> TASK REQUIREMENTS
a) Using the passage on Moynihan, answer each question below.
(i) What was the title of the piece in The American Scholar?
(ii) How many patients did New York state asylums hold in 1955?
(iii) How many people were killed in the St. Valentines Day massacre?
b) State whether each statement below agrees with the passage on Moynihan, quoting the words that decide it.
(i) The incidence of single parenthood has more than tripled since 1960.
(ii) Mental illness has increased markedly over the last thirty years.
(iii) More than half of all violent crimes go unreported.
c) In the passage on Moynihan, restate the part that opens with the words "Daniel Patrick Moynihan, revisited" and closes with "within manageable proportions.", swapping "normal" for "acceptable".

> PAGE EXTRACT
Daniel Patrick Moynihan, revisited

Daniel Patrick Moynihan [offered] an arresting view . . . in The American Scholar entitled “Defining Deviancy Down.” His point is that deviancy – crime, broken homes, mental illness – has reached such vast and incomprehensible proportions that we have had to adopt a singular form of denial: We deal with the epidemic by simply defining away most of the disease. We lower the threshold for what we are prepared to call normal in order to keep the volume of deviancy – redefined deviancy – within manageable proportions.

Since 1960, for example, the incidence of single parenthood has more than tripled. It now afflicts – and anyone acquainted with the figures for poverty and the various social pathologies associated with single-parenthood knows that “afflicts” is the right word – more than one-quarter of all American children. As the problem has grown, however, it has been systematically redefined by the culture – by social workers, intellectuals, and most famously by the mass media – as simply another lifestyle choice. Dan Quayle may have been right, but Murphy Brown got the better ratings.


Moynihans second example is crime. We have become totally inured to levels of criminality that would have been considered intolerable thirty years ago. The St. Valentines Day massacre, which caused a national uproar and merited two entries in the World Book Encyclopedia, involved four thugs killing seven other thugs. An average weekend in today’s Los Angeles, notes James Q. Wilson. More than half of all violent crimes are not even reported. We have come to view homicide as ineradicable a part of the social landscape as car accidents.

And finally there is mental illness. Unlike family breakdown and criminality, there has probably been no increase in mental illness over the last thirty years. Rates of schizophrenia do not change, but the rate of hospitalization for schizophrenia and other psychoses has changed. The mental hospitals have been emptied. In 1955, New York state asylums had 93,000 patients. Last year they had 11,000. Where have the remaining 82,000 and their descendants gone? Onto the streets, mostly. In one generation, a flood of pathetically ill people has washed onto the streets of the American city. We now step over these wretched and abandoned folk sleeping in doorways and freezing on grates. They, too, have become accepted as part of the natural landscape. We have managed to do that by redefining them as people who simply lack affordable housing. They are not crazy or sick, just very poor (as if anyone crazy and sick and totally abandoned would not end up very poor).

> DATA
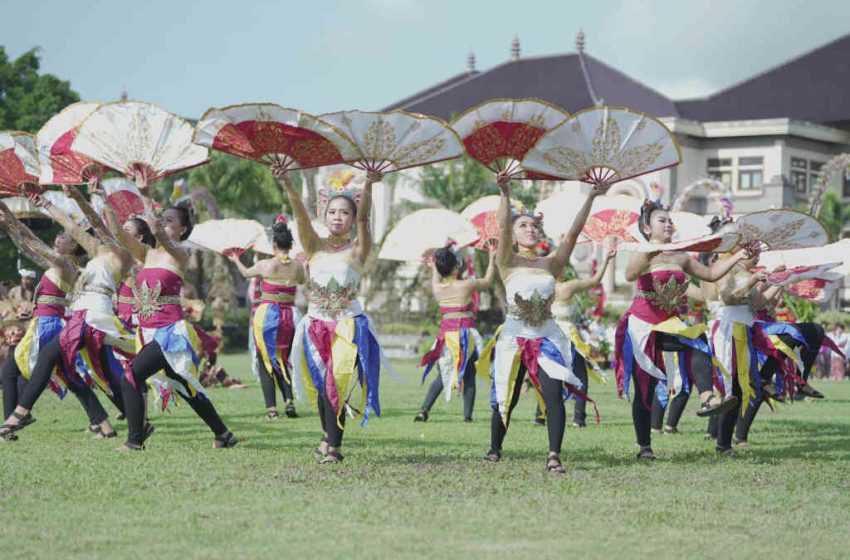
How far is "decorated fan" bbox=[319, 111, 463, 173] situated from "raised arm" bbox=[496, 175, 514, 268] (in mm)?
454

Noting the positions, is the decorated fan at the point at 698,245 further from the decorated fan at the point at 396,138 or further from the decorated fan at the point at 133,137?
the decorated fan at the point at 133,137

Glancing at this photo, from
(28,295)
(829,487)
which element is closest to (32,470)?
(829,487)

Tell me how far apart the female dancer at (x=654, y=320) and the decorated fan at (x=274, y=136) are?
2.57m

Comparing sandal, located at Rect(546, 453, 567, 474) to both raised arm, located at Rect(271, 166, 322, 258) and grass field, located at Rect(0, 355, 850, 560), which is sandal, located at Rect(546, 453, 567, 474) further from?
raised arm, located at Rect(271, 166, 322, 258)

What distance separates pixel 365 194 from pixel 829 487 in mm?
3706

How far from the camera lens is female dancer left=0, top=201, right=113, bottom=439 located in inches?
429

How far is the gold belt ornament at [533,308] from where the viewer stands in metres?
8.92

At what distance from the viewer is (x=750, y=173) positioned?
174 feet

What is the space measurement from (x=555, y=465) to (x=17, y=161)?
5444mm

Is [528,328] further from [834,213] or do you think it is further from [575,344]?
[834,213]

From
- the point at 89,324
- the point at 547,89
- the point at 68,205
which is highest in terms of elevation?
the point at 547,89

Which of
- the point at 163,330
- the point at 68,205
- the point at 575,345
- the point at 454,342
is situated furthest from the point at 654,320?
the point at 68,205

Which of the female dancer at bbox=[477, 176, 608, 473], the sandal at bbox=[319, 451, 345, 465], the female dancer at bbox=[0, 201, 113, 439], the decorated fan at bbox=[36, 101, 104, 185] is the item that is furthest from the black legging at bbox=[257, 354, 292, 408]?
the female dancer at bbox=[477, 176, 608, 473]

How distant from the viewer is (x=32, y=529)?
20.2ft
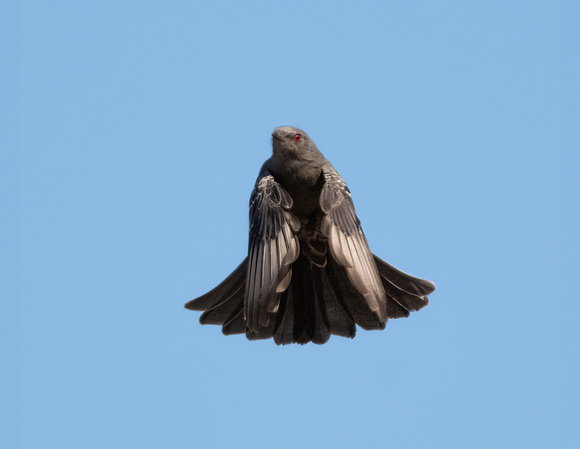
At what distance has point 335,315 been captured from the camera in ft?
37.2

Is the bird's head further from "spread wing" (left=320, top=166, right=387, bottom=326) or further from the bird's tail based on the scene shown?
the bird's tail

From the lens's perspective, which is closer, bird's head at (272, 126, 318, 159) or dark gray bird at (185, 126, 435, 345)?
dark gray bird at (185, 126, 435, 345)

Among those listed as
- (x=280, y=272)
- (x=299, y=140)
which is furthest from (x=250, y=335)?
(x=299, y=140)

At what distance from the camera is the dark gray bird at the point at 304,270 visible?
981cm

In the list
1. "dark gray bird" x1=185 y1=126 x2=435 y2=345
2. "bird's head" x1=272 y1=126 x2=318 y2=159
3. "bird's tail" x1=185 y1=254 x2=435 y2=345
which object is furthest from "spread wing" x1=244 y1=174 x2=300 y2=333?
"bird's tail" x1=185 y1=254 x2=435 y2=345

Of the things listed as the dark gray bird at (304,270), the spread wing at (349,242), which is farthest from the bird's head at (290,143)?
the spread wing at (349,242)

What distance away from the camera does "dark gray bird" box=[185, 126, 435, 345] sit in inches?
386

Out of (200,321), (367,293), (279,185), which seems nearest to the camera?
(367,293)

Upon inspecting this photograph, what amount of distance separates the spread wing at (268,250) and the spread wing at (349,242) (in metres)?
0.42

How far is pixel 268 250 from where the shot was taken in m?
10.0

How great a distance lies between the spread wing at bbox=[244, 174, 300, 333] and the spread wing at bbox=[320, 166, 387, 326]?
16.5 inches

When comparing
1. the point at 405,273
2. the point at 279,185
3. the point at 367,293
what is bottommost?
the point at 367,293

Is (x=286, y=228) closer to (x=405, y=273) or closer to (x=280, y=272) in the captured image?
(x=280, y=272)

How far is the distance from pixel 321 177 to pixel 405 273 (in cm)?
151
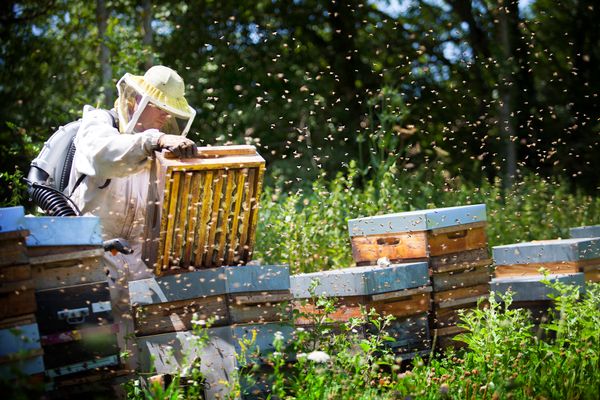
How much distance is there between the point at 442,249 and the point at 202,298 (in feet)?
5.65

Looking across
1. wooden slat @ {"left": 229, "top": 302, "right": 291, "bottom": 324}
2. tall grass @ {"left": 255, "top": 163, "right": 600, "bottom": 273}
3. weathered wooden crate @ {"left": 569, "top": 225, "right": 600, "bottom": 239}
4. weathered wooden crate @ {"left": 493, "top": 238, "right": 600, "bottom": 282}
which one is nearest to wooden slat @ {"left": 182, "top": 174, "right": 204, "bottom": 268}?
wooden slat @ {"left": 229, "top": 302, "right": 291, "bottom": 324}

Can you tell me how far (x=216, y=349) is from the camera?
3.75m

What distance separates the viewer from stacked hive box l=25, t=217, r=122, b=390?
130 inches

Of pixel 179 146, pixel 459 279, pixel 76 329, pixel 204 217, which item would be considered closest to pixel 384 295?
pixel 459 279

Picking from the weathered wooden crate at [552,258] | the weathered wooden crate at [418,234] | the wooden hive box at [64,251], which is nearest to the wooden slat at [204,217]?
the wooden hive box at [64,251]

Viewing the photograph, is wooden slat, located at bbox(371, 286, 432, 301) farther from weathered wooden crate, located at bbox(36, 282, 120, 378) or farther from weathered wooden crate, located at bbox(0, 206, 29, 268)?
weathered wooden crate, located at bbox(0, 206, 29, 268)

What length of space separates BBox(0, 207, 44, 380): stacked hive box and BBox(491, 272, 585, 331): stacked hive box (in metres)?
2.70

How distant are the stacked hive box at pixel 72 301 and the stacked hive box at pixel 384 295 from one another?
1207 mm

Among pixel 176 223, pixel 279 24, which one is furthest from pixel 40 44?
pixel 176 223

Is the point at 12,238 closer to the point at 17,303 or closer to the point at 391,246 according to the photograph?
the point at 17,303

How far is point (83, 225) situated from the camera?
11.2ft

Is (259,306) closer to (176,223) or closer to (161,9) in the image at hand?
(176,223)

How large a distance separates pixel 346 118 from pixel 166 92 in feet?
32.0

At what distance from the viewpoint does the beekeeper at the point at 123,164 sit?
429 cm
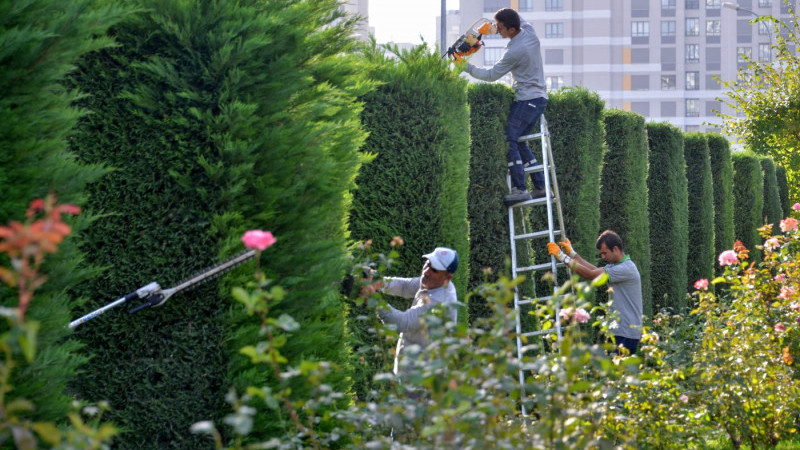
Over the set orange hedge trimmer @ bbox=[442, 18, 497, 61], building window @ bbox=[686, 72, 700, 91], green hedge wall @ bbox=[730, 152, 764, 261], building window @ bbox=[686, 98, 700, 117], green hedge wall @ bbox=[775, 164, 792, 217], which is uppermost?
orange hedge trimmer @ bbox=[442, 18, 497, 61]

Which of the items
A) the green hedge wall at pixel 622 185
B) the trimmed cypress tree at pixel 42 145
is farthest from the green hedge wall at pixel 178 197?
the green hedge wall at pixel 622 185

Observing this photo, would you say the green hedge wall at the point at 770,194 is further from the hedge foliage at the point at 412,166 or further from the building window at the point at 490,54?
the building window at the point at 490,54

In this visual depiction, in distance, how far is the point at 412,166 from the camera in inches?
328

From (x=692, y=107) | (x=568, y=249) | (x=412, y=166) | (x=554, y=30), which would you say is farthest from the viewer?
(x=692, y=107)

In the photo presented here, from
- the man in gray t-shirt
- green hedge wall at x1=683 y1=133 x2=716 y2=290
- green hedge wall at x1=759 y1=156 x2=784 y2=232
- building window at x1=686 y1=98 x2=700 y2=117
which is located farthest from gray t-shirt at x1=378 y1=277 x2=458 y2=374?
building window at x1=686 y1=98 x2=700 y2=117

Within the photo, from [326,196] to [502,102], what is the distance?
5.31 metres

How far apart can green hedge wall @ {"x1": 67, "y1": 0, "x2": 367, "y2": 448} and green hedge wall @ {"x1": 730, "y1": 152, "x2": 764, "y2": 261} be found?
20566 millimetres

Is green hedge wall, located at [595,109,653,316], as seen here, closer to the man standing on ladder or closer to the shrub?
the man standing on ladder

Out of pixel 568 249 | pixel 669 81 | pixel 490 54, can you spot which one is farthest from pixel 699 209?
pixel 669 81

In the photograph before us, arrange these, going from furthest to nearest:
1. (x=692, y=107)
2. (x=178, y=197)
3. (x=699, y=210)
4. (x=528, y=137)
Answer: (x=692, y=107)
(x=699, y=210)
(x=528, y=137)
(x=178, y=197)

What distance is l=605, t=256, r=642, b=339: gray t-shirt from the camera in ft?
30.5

> SOLUTION SET
a)
(i) "Defining Deviancy Down."
(ii) 93,000.
(iii) Seven.

b)
(i) Yes: "Since 1960, for example, the incidence of single parenthood has more than tripled."
(ii) No: "there has probably been no increase in mental illness over the last thirty years."
(iii) Yes: "More than half of all violent crimes are not even reported."

c)
Daniel Patrick Moynihan, revisited

Daniel Patrick Moynihan [offered] an arresting view . . . in The American Scholar entitled “Defining Deviancy Down.” His point is that deviancy – crime, broken homes, mental illness – has reached such vast and incomprehensible proportions that we have had to adopt a singular form of denial: We deal with the epidemic by simply defining away most of the disease. We lower the threshold for what we are prepared to call acceptable in order to keep the volume of deviancy – redefined deviancy – within manageable proportions.